Also, under licenses, “the OCM will actively promote social and economic equity applicants who have been harmed by the prohibition of cannabis for adult-use licenses, establishing a goal of awarding 50% of licenses to social and economic equity applicants.”
There is a local excise tax imposed on the sale of cannabis products from a retail dispensary to a cannabis consumer at four percent of the product’s price.
According to the state, “This tax is distributed to local governments based on where the retail dispensary is located. Twenty-five percent of the tax revenue goes to the county and seventy-five percent goes to the cities, town, or villages within the county as a proportion of cannabis sales.”
If a town and a village within the town both allow adult-use sales, the revenue will be distributed based on a distribution agreement between the town and village, but if no such agreement exists, then the revenue distribution between the town and village will be divided evenly.

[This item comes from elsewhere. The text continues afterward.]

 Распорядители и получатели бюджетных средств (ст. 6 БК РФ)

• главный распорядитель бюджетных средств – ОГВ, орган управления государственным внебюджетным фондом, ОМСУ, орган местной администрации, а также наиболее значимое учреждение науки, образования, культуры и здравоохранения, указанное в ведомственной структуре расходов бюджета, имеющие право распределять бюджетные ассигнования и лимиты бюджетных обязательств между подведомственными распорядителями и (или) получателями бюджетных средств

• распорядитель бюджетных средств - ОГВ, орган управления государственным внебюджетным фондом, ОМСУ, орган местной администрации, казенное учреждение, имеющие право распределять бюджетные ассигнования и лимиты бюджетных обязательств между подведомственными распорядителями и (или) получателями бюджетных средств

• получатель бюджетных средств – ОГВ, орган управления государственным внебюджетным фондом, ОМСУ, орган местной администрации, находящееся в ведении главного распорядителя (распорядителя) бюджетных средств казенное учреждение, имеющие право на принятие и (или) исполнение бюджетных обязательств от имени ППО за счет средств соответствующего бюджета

The Village of Chatham is in both the Towns of Ghent and Chatham; the Town of Kinderhook has both the villages of Valatie and Kinderhook within its border. So far, Ghent officials have not announced whether they plan to pass any local laws about the cannabis dispensaries or on-site uses.

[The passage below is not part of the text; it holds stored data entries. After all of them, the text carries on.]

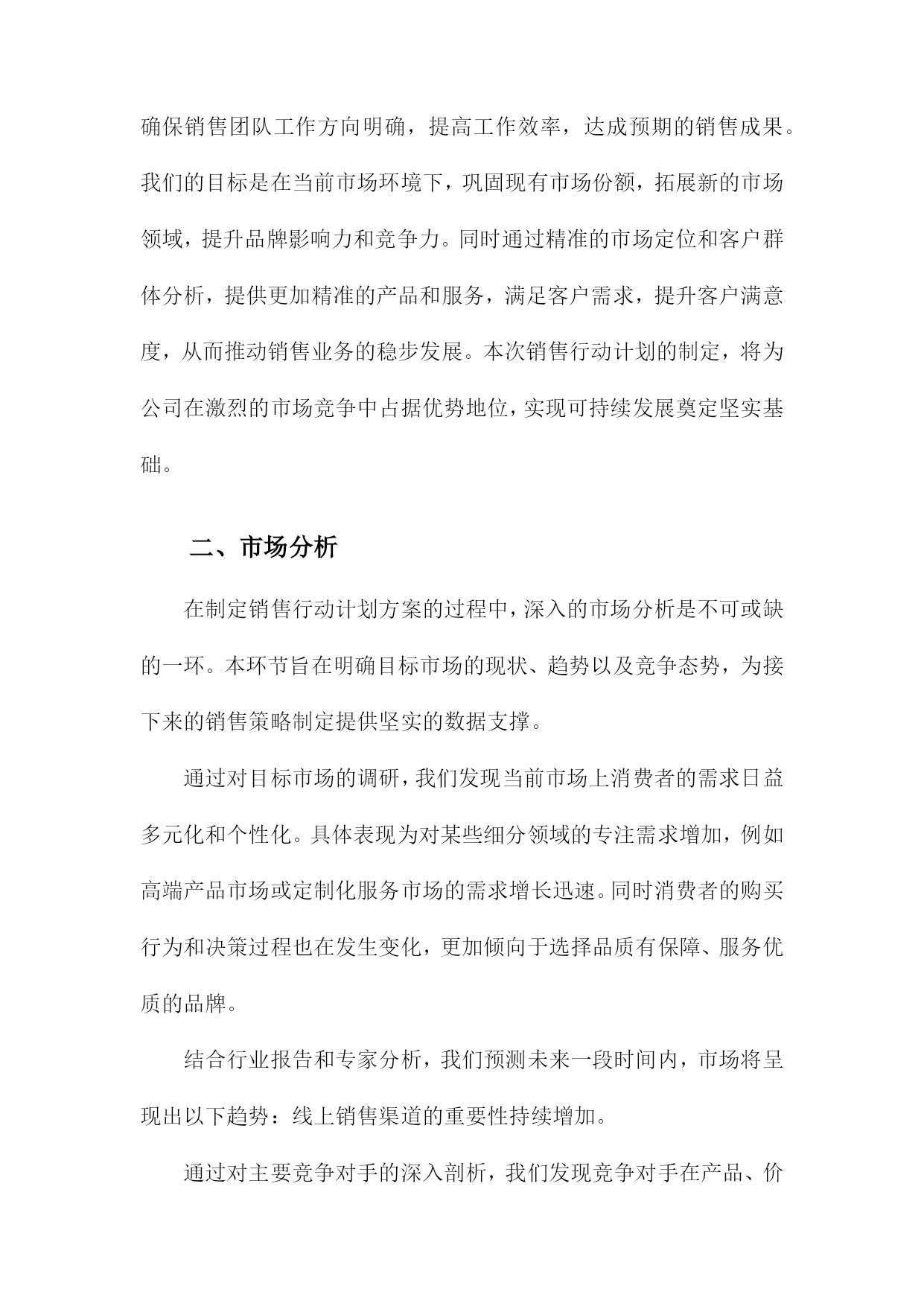 确保销售团队工作方向明确，提高工作效率，达成预期的销售成果。我们的目标是在当前市场环境下，巩固现有市场份额，拓展新的市场领域，提升品牌影响力和竞争力。同时通过精准的市场定位和客户群体分析，提供更加精准的产品和服务，满足客户需求，提升客户满意度，从而推动销售业务的稳步发展。本次销售行动计划的制定，将为公司在激烈的市场竞争中占据优势地位，实现可持续发展奠定坚实基础。

二、市场分析

在制定销售行动计划方案的过程中，深入的市场分析是不可或缺的一环。本环节旨在明确目标市场的现状、趋势以及竞争态势，为接下来的销售策略制定提供坚实的数据支撑。

通过对目标市场的调研，我们发现当前市场上消费者的需求日益多元化和个性化。具体表现为对某些细分领域的专注需求增加，例如高端产品市场或定制化服务市场的需求增长迅速。同时消费者的购买行为和决策过程也在发生变化，更加倾向于选择品质有保障、服务优质的品牌。

结合行业报告和专家分析，我们预测未来一段时间内，市场将呈现出以下趋势：线上销售渠道的重要性持续增加。

通过对主要竞争对手的深入剖析，我们发现竞争对手在产品、价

The Town of Kinderhook’s regular meeting on December 6 will start with a public hearing on a proposal for Local law #5 to “opt-out of allowing adult-use on-site cannabis consumption sites to locate within the Town of Kinderhook.” The hearing starts at 6:35 p.m.

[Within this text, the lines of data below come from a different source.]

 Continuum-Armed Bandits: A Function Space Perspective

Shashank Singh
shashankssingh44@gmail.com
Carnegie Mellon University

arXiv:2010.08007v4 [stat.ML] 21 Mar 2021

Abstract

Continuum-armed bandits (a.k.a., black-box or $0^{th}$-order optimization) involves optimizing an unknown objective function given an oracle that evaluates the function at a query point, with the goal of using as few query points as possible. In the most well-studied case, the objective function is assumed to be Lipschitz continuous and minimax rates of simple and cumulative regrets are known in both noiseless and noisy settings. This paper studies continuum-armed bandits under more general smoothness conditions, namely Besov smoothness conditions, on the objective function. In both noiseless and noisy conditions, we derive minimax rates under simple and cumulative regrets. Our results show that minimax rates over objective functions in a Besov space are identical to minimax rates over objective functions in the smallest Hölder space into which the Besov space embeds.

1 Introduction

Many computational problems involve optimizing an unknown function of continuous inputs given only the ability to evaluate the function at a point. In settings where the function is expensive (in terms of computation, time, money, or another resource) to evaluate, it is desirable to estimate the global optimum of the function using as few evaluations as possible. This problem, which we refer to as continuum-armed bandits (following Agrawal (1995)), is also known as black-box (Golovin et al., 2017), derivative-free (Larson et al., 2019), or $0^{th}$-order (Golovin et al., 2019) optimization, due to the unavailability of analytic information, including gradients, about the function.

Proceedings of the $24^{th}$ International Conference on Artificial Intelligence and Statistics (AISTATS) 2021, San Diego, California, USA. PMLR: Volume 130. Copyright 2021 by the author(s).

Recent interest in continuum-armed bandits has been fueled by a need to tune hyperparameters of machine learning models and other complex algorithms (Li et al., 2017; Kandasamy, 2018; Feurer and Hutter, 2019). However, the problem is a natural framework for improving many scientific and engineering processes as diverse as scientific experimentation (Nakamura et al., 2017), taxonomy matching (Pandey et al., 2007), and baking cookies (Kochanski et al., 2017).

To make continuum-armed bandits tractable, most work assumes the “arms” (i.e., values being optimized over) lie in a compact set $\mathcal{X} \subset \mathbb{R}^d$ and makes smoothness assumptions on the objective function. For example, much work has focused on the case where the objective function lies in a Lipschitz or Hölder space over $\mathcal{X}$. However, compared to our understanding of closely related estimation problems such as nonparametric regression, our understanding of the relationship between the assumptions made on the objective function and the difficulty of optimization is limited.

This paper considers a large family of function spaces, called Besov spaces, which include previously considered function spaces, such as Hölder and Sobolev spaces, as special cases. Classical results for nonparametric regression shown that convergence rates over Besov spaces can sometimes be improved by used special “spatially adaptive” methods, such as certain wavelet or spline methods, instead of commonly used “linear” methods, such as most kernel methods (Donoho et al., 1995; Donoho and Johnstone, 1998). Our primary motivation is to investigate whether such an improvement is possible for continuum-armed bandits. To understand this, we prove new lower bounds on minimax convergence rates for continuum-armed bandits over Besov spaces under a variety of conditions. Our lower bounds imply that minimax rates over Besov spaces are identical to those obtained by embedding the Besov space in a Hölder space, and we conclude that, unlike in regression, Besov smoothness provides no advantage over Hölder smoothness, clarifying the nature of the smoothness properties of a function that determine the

The Village of Kinderhook is having a public hearing on a local law opting out of on-site consumption sites on December 8 at 6:45 p.m.
According to the state, while towns and villages can opt-out of allowing cannabis retail dispensaries or on-site consumption licenses from locating within their jurisdictions, “municipalities cannot opt-out of adult-use legalization.”
Adult-use cannabis possession and use by adults 21 years of age or older in accordance with the MRTA is legal in New York State. “With respect to smoking and vaping, cannabis is treated the same as tobacco,” according to information from the Association of Towns.
The Association of Towns material also says that New York is “the 15th state to legalize adult-use recreational marijuana use, and is the 17th overall with some sort of weed law on the books….Once fully operational, recreational cannabis is expected to bring an estimated $350 million annually in New York State and will potentially create 30,000 to 60,000 jobs.” This legislation decriminalizes the possession of less than 3 ounces marijuana for people 21 and older.